# Stored entries:
# # # #
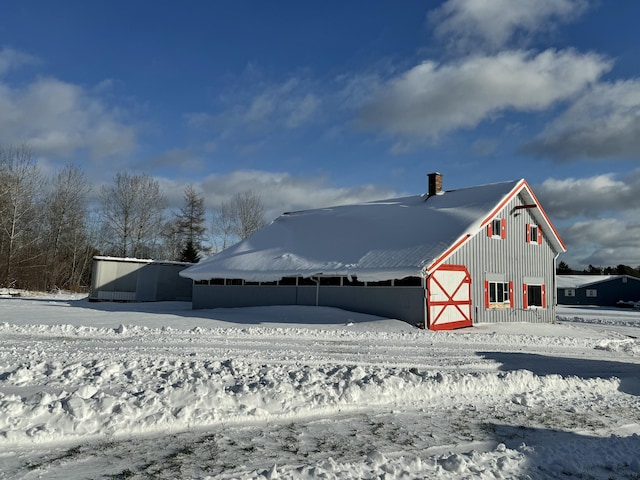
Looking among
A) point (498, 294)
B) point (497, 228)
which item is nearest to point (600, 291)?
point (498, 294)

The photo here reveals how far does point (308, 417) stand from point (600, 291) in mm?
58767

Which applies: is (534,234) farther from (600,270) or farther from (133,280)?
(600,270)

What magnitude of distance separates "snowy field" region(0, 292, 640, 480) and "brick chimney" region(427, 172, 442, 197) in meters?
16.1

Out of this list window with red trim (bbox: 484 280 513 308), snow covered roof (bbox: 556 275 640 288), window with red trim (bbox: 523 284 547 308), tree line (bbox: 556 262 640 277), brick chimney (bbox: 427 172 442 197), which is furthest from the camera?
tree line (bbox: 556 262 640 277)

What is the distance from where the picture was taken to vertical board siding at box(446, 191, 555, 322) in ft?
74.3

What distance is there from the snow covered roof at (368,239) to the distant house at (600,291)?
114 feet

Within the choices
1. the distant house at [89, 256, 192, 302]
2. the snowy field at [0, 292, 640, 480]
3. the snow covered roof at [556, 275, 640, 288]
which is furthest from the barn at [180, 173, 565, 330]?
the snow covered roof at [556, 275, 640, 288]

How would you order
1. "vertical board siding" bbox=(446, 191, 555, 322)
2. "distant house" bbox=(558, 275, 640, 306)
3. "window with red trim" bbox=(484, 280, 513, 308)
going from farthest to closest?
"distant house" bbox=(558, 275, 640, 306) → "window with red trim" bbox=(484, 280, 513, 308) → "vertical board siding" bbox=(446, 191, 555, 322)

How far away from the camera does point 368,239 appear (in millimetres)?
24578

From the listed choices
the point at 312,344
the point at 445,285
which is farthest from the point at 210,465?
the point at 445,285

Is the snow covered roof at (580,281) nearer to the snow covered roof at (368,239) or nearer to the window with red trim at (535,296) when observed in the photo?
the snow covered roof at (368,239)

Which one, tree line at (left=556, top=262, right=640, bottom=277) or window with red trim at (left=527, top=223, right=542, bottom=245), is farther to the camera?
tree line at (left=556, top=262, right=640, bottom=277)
# # # #
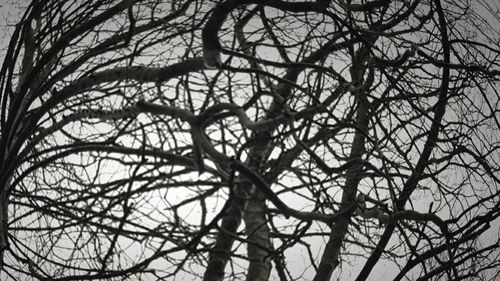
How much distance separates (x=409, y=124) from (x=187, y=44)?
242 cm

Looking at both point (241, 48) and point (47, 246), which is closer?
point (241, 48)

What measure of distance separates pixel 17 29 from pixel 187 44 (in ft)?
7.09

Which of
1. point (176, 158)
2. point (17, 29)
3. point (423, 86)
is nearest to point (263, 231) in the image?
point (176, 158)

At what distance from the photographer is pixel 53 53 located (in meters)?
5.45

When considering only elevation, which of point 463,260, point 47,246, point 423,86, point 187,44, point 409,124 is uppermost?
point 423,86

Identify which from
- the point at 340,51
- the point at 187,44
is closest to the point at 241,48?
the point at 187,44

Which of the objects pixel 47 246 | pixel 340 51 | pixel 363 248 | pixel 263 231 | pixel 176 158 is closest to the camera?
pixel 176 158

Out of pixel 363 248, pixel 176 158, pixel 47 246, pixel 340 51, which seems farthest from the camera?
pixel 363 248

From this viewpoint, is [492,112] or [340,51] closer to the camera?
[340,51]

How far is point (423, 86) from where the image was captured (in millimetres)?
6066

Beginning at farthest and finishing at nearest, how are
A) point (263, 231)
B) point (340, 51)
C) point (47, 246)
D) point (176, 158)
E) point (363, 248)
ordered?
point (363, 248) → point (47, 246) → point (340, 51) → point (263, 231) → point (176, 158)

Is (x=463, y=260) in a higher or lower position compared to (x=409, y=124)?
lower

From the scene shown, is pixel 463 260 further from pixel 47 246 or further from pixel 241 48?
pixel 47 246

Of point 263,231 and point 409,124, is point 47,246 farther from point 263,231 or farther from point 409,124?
# # # #
# Requirements:
Reproduce the entries from the line containing "Which of the" through the line containing "Of point 263,231", substituting "viewer" for "camera" and leaving everything else unchanged.

# Exercise solution:
Which of the objects pixel 47 246 | pixel 340 51 | pixel 363 248 | pixel 263 231 | pixel 176 158 is closest to the viewer?
pixel 176 158

Out of pixel 363 248, pixel 176 158, pixel 47 246, pixel 340 51, which seems farthest from the viewer?
pixel 363 248

From this viewpoint, is [492,112] or [340,51] closer to the viewer?
[340,51]

How far is point (423, 86) from where the image was captured (in millimetres)?
6066

Beginning at farthest and finishing at nearest, how are
A) point (263, 231)
B) point (340, 51)
C) point (47, 246)
D) point (176, 158)
E) point (363, 248)
ordered?
point (363, 248) → point (47, 246) → point (340, 51) → point (263, 231) → point (176, 158)

Is (x=463, y=260) in a higher or lower position compared to (x=409, y=124)?
lower

From the scene shown, is pixel 463 260 further from pixel 47 246 or further from pixel 241 48?
pixel 47 246

Of point 263,231 and point 409,124, is point 47,246 farther from point 263,231 or farther from point 409,124?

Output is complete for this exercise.